Luto nacional: os 63 mortos de Pedrógão tiveram tantos dias como Isabel II (e as vítimas da covid tiveram menos). Afinal, quais são os critérios?

16 set, 15:45

Governo decretou três dias de luto nacional pela morte de Isabel II, que vão ser assinalados entre este domingo e a próxima terça-feira

O que é o luto nacional?

Trata-se de um período de solidariedade e pesar para com alguém ou algo, que se estende a todo o país. Acontece na sequência da morte de figuras de grande importância (política, judicial ou cultural) ou devido a acontecimentos excecionais (como as mortes numa catástrofe natural, como um incêndio).
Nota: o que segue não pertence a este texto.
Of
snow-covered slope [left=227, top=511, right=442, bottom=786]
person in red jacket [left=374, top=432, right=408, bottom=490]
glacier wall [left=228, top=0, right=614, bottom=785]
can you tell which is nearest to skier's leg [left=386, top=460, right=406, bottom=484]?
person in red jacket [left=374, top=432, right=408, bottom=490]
Na maioria das vezes, este período varia entre um e três dias.

A medida mais conhecida, prevista na legislação é a da colocação da bandeira nacional a meia-haste durante os dias em que vigorar o luto. Por consequência, todas as outras bandeiras devem estar na mesma posição.

A lei não obriga ao cancelamento de festas e cerimónias que estivessem agendadas para os períodos de luto mas é habitual que estas sejam suspensas ou adiadas. A decisão final cabe às instituições. Se não for possível cancelar, é recomendado um minuto de silêncio no início.

Quem decreta?

Tal como aconteceu na mais recente decisão, relativa a Isabel II, é responsabilidade do Governo declarar o luto nacional e a sua duração, no âmbito da Lei das Precedências do Protocolo do Estado Português. A iniciativa é comunicada ao Presidente da República.

Três dias: que outros exemplos há?

Os três dias colocam Isabel II lado a lado com algumas das maiores personalidades portuguesas no que ao luto nacional diz respeito. Também os ex-Presidentes da República Mário Soares e Jorge Sampaio, a fadista Amália Rodrigues e o futebolista Eusébio tiveram direito a três dias de luto nacional. Em 2017, os incêndios de Pedrógão Grande também foram assinalados com a mesma duração de luto.

Mas nem todos tiveram esta duração máxima de luto, sendo a duração uma decisão que cabe ao executivo. A figuras de relevo para a cultura nacional como José Saramago ou Manoel de Oliveira foram atribuídos dois dias. Já para Eduardo Lourenço, Carlos do Carmo, Eunice Muñoz ou Paula Rego, falecidos nos últimos anos, o luto nacional foi de um dia. O mesmo se aplicou para assinalar as vítimas da pandemia de covid-19.